What you need to do: Please return all of the records that follow, exactly as written.

Data supplied:
----------------

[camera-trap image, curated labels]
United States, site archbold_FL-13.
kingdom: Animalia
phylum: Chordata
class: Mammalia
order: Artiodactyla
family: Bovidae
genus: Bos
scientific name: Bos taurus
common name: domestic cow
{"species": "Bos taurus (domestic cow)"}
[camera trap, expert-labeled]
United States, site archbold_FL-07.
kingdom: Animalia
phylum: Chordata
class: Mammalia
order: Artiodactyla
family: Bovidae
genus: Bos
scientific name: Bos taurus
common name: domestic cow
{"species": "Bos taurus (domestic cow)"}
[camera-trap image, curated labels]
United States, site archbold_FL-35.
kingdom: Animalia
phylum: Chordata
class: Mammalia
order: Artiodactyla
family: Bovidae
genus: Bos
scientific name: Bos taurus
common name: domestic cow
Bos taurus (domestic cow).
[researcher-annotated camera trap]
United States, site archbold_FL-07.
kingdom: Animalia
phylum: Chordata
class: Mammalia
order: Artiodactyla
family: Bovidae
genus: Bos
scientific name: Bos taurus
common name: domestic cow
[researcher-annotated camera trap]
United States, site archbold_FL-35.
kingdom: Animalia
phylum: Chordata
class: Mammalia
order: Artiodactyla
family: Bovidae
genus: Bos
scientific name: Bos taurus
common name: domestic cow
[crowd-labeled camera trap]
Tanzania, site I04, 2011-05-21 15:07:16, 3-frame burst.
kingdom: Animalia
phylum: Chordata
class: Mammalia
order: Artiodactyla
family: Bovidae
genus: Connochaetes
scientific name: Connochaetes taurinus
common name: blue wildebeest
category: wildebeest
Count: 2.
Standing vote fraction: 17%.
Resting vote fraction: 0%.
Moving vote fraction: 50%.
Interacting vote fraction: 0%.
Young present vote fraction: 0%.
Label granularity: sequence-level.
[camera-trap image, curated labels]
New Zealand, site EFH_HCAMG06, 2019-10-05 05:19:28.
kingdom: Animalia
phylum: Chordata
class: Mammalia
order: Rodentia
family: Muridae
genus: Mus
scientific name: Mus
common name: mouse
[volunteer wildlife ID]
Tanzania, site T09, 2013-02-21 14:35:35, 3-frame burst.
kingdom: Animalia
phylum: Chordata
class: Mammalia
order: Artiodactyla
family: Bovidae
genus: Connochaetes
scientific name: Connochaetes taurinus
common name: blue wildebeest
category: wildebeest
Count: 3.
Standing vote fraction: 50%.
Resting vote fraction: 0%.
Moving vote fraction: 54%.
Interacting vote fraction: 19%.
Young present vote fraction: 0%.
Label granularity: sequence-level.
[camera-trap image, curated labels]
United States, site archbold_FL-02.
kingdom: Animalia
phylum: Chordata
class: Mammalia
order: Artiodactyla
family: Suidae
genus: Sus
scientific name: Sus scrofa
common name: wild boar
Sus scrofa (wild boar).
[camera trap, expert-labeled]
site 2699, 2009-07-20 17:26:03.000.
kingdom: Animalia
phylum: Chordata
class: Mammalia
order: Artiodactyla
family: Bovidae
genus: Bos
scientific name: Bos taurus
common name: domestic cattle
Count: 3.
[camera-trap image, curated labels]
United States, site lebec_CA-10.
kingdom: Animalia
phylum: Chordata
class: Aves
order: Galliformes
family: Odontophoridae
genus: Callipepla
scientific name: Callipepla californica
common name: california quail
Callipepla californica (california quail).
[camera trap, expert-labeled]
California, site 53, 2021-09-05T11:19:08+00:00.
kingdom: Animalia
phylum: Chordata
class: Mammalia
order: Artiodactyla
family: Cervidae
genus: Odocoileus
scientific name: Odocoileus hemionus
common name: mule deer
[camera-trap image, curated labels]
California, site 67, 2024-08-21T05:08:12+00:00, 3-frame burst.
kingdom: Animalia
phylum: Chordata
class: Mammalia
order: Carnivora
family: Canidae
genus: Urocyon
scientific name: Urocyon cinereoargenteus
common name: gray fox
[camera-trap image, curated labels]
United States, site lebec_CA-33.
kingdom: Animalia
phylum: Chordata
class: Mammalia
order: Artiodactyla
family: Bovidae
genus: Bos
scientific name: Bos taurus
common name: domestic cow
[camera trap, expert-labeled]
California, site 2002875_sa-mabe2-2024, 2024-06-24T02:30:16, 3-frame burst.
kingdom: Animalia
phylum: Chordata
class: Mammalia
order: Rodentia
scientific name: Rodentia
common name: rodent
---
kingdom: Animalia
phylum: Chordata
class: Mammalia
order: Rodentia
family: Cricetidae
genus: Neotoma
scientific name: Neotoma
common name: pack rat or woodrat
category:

----------------

Solution:
[camera-trap image, curated labels]
United States, site archbold_FL-13.
kingdom: Animalia
phylum: Chordata
class: Mammalia
order: Artiodactyla
family: Bovidae
genus: Bos
scientific name: Bos taurus
common name: domestic cow
{"species": "Bos taurus (domestic cow)"}
[camera trap, expert-labeled]
United States, site archbold_FL-07.
kingdom: Animalia
phylum: Chordata
class: Mammalia
order: Artiodactyla
family: Bovidae
genus: Bos
scientific name: Bos taurus
common name: domestic cow
{"species": "Bos taurus (domestic cow)"}
[camera-trap image, curated labels]
United States, site archbold_FL-35.
kingdom: Animalia
phylum: Chordata
class: Mammalia
order: Artiodactyla
family: Bovidae
genus: Bos
scientific name: Bos taurus
common name: domestic cow
Bos taurus (domestic cow).
[researcher-annotated camera trap]
United States, site archbold_FL-07.
kingdom: Animalia
phylum: Chordata
class: Mammalia
order: Artiodactyla
family: Bovidae
genus: Bos
scientific name: Bos taurus
common name: domestic cow
[researcher-annotated camera trap]
United States, site archbold_FL-35.
kingdom: Animalia
phylum: Chordata
class: Mammalia
order: Artiodactyla
family: Bovidae
genus: Bos
scientific name: Bos taurus
common name: domestic cow
[crowd-labeled camera trap]
Tanzania, site I04, 2011-05-21 15:07:16, 3-frame burst.
kingdom: Animalia
phylum: Chordata
class: Mammalia
order: Artiodactyla
family: Bovidae
genus: Connochaetes
scientific name: Connochaetes taurinus
common name: blue wildebeest
category: wildebeest
Count: 2.
Standing vote fraction: 17%.
Resting vote fraction: 0%.
Moving vote fraction: 50%.
Interacting vote fraction: 0%.
Young present vote fraction: 0%.
Label granularity: sequence-level.
[camera-trap image, curated labels]
New Zealand, site EFH_HCAMG06, 2019-10-05 05:19:28.
kingdom: Animalia
phylum: Chordata
class: Mammalia
order: Rodentia
family: Muridae
genus: Mus
scientific name: Mus
common name: mouse
[volunteer wildlife ID]
Tanzania, site T09, 2013-02-21 14:35:35, 3-frame burst.
kingdom: Animalia
phylum: Chordata
class: Mammalia
order: Artiodactyla
family: Bovidae
genus: Connochaetes
scientific name: Connochaetes taurinus
common name: blue wildebeest
category: wildebeest
Count: 3.
Standing vote fraction: 50%.
Resting vote fraction: 0%.
Moving vote fraction: 54%.
Interacting vote fraction: 19%.
Young present vote fraction: 0%.
Label granularity: sequence-level.
[camera-trap image, curated labels]
United States, site archbold_FL-02.
kingdom: Animalia
phylum: Chordata
class: Mammalia
order: Artiodactyla
family: Suidae
genus: Sus
scientific name: Sus scrofa
common name: wild boar
Sus scrofa (wild boar).
[camera trap, expert-labeled]
site 2699, 2009-07-20 17:26:03.000.
kingdom: Animalia
phylum: Chordata
class: Mammalia
order: Artiodactyla
family: Bovidae
genus: Bos
scientific name: Bos taurus
common name: domestic cattle
Count: 3.
[camera-trap image, curated labels]
United States, site lebec_CA-10.
kingdom: Animalia
phylum: Chordata
class: Aves
order: Galliformes
family: Odontophoridae
genus: Callipepla
scientific name: Callipepla californica
common name: california quail
Callipepla californica (california quail).
[camera trap, expert-labeled]
California, site 53, 2021-09-05T11:19:08+00:00.
kingdom: Animalia
phylum: Chordata
class: Mammalia
order: Artiodactyla
family: Cervidae
genus: Odocoileus
scientific name: Odocoileus hemionus
common name: mule deer
[camera-trap image, curated labels]
California, site 67, 2024-08-21T05:08:12+00:00, 3-frame burst.
kingdom: Animalia
phylum: Chordata
class: Mammalia
order: Carnivora
family: Canidae
genus: Urocyon
scientific name: Urocyon cinereoargenteus
common name: gray fox
[camera-trap image, curated labels]
United States, site lebec_CA-33.
kingdom: Animalia
phylum: Chordata
class: Mammalia
order: Artiodactyla
family: Bovidae
genus: Bos
scientific name: Bos taurus
common name: domestic cow
[camera trap, expert-labeled]
California, site 2002875_sa-mabe2-2024, 2024-06-24T02:30:16, 3-frame burst.
kingdom: Animalia
phylum: Chordata
class: Mammalia
order: Rodentia
scientific name: Rodentia
common name: rodent
---
kingdom: Animalia
phylum: Chordata
class: Mammalia
order: Rodentia
family: Cricetidae
genus: Neotoma
scientific name: Neotoma
common name: pack rat or woodrat
category:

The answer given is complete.